Given text Block Start

Fudge-Proto types

The .proto tools support the basic types supported by Fudge. These are listed below, with the mappings used in the target languages:

proto keyword alternative keywords description Java type C# type
bool boolean boolean boolean or Boolean ?
byte int8 8-bit signed integer byte or Byte ?
double   double precision floating point double or Double ?
date   date only javax.time.calendar.DateProvider ?
datetime   combined date and time javax.time.calendar.DateTimeProvider ?
float   single precision floating point float or Float ?
indicator   indicator flag boolean or Boolean, true to indicate presence ?
int int32 32-bit signed integer int or Integer ?
long int64 64-bit signed integer long or Long ?
message   arbitrary nested message org.fudgemsg.FudgeFieldContainer ?
short int16 16-bit signed integer short or Short ?
string   character string String ?
time   time of day javax.time.calendar.TimeProvider ?

Arrays of these can be specified using a [] suffix which may optionally include the required length, e.g. byte[16]. When lengths are specified, it should not be possible to set the field to an array of different length, and a Fudge message containing such arrays will be discarded as invalid. There is no limit on the number of dimensions.

Arrays are encoded using one of the built in array types if possible. Otherwise they are encoded as a Fudge sub-message. The sub-message contains repeated fields with no ordinals or names that contain the array elements. These may in turn be sub-messages, the Fudge specification puts no limit on how deep these may be nested, so there is no limit on the number of dimensions that can be specified. Dimensions are read from left to right, so a type of string[x][][y] would be encoded as a sub-message containing x fields which are sub-messages containing an arbitrary number of fields, which are sub-messages containing y fields of type string.

A code generater might expose a repeated field as an array, but arrays are not the same as a repeated field, for example:

 message Example1 {
   string[] foo;
 }
 message Example2 {
   repeated string foo;
 }

The two messages above are not the same at the protocol level, even if a code generator generates the same interface to each. The first will be encoded as a message containing a single field, foo, which is a sub-message containing all elements of foo. The second will be encoded as a message containing a repeated field for each value of foo. This is in keeping with the Serialization Framework and gives a more compact encoding.

When the message keyword is used to define an arbitrary nested message, it must be prefixed with at least one modifier (e.g. optional or required) to distinguish it from a nested message type definition. This is a limitation of the current parser which will hopefully be removed in a future release.

Given text Block End
Material provided Block Start

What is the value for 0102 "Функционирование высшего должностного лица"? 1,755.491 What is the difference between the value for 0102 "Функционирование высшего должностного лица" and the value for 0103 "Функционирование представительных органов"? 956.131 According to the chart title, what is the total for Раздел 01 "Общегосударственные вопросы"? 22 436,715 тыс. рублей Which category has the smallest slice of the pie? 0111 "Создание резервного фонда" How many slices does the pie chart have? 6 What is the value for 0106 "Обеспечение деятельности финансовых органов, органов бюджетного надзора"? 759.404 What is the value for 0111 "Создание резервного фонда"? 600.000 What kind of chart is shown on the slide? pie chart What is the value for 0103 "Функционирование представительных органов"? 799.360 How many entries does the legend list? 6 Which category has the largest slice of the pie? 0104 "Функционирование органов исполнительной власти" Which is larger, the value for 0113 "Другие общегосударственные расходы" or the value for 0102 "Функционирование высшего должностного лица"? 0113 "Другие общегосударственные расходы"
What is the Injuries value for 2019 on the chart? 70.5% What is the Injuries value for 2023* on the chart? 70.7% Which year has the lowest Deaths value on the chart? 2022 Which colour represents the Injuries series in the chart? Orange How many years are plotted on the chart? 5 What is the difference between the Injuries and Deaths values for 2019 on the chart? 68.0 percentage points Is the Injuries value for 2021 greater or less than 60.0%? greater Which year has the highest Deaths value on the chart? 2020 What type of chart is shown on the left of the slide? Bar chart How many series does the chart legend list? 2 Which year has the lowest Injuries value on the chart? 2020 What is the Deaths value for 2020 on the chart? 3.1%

Material provided Block End

> Problem to work on
According to the Fudge-Proto types page, what happens to a Fudge message containing an array whose length differs from the length specified for that field?

> Response to this task
It is discarded as invalid.